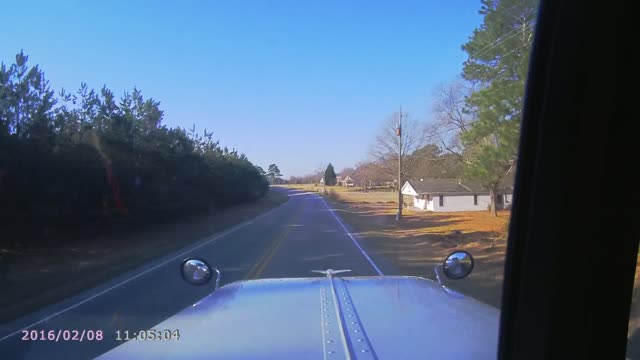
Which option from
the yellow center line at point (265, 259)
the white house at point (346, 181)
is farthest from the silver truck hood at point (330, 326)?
the white house at point (346, 181)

═══

• [The exercise]
Can you rewrite the items above with "silver" changed to "gray" and everything else left the same? Omit the pictures from your answer.

• [Output of the task]
Which option from
the yellow center line at point (265, 259)
the white house at point (346, 181)
is farthest from the gray truck hood at point (330, 326)?
the white house at point (346, 181)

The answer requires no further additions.